We had shared so much that there was no separating us, no matter what the future would bring. Sure, we had had our differences...even going so far as to separate a few times, but something always brought us back together. The parts of me that were separated as Tasha and Xena had joined together as a whole entity, mostly through the healing hand of my Gabrielle...

"Xena?" the bard muttered sleepily from the bed, "what are you doing up?"

"Just a little writing, Gabrielle. Go back to bed."

"Ok, just be sure you get some sleep, warrior princess. You're such a bitch when you don't."

"Gabrielle, I don't know whether to be offended or laugh. Oh, and don't forget you still owe me those dumplings."

"Laugh. Your smile is much prettier than your frown. And I won't forget. Cyrene and I are planning to do a little cooking together later." I turned around and let a look of fond amusement cross my face.

"And just when did you start noticing my smile, Gabrielle?" The bard blushed a deep crimson.

"I've always noticed your smile, Xena. It's as much a part of you as your chakram. Just about as deadly too."

"Yeah, well my smile never knocked anyone out." Gabrielle blushed even redder.

"Ah, actually Xena, it has."

"Really?" That got a raised eyebrow. "Just who would be the victim of the said oral assault?" Gabrielle looked at me as if I were truly dense.

"Me, silly. Every single time you smile at me, I melt. I go gaga. I can't think to speak." With each sentence, she had risen from the bed and moved closer to where I was sitting until she was within arm's reach. I looked up at my bard, my love, My Gabrielle and schooled myself to be good. I had to remember that this Gabrielle was not the future Gabrielle. That Gabrielle was long dead and gone, or not yet to be, however you chose to look at it. This Gabrielle was forever beyond my reach. I forced myself to envision Gabrielle on her wedding day, eyes sparkling for Perdicas, not for me. In my mind, I snapped off the long ago held holoemitter and filled my current memories with this Gabrielle's lifestyle. She was not Her, she was Gabrielle of Poteidaia, not Gabrielle Brighton, wife of Tasha Romanoff.

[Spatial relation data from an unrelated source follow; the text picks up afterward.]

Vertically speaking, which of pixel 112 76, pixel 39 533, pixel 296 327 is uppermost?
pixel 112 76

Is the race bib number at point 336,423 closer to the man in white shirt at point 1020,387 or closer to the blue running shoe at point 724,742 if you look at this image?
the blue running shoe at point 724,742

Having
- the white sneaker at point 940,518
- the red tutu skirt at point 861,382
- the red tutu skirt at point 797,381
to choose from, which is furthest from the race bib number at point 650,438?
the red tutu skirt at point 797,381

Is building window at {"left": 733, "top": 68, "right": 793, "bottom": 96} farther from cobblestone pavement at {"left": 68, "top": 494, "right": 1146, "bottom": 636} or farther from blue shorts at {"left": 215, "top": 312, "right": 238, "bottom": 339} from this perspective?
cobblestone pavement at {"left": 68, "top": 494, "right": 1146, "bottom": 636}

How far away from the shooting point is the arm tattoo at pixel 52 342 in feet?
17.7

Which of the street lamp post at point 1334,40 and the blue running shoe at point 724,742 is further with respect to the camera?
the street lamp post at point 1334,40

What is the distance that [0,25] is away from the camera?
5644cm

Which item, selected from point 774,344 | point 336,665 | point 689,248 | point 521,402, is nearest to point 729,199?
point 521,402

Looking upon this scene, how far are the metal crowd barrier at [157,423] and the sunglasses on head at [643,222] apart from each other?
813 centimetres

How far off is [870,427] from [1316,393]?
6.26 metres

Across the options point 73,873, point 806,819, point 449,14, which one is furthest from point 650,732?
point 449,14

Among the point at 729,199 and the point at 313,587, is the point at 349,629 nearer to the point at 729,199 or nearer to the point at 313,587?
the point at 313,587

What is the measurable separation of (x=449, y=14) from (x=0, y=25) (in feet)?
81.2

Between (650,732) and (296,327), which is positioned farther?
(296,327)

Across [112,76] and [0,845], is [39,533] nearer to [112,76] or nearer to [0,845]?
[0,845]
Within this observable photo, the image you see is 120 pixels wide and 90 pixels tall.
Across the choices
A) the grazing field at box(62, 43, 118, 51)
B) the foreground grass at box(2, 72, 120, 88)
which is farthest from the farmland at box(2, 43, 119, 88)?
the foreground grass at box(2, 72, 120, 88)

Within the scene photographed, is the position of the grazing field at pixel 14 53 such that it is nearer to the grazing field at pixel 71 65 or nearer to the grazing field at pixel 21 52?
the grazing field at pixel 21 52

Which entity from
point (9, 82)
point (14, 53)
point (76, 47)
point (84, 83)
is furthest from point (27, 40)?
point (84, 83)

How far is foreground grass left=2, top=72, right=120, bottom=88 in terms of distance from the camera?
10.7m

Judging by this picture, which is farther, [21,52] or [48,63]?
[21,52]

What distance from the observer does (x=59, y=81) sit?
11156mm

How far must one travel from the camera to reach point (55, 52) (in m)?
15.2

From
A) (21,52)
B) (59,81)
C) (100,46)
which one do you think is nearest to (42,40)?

"What are you saying Gabrielle?" I finally managed to croak out. I desperately wanted to know, had to hear in my own ears that she didn't want me. Gabrielle reached her hands out and cupped my face. I almost died right then and there. Dear gods, how I needed that touch. I would wake up every morning and go to sleep every night needing that touch.

"What I'm saying, warrior princess, is that I'm so deeply in love with you that I can no longer be silent." Then she kissed me. Oh gods, these were the lips that I knew so intimately, and yet they were the freshest, softest, sweetest lips that I had ever kissed. She wanted me, her, Gabrielle of Poteidaia, wanted me! Happy warrior-historian. Yup. Happy. Joyful, spastic, enthralled, aroused...gods...it was the same and it was different and it was perfect. In that one, blinding moment, Tasha joined forever with the memories of Xena and became totally and wholly the Warrior Princess. I was Xena now, Tasha was just a memory from some far distant future. Gabrielle pulled away for just an instant and whispered into my ear, "I love you forever." And I knew that no matter where life took me, that I would love Gabrielle, My Gabrielle, for all the days of my life and all the days of tomorrows passed.

Epilogue

There are no real endings, only passages to new stories.

-Unknown

Gabrielle closed the book, knowing the rest of the story herself. It didn't bother her that her love was and was not who she'd always believed her to be, because she knew that no matter what time their souls were in, they would always love one and other. All the feelings that she had kept bottled up while reading the story her beloved warrior had written so long ago rushed to the surface, choking her with their intensity.

"I meant it, my love, when I said I'd love you forever." she fingered the embossing on the cover of the journal, a perfect reproduction of both sides of Xena's chakram and sighed longingly. Gabrielle felt the stiffness in her joints and the aching in her bones from sitting for so long. Soon, she knew, she would join her raven haired warrior woman on the other side, but that didn't bother her either. They would live, and love again, in tomorrows passed.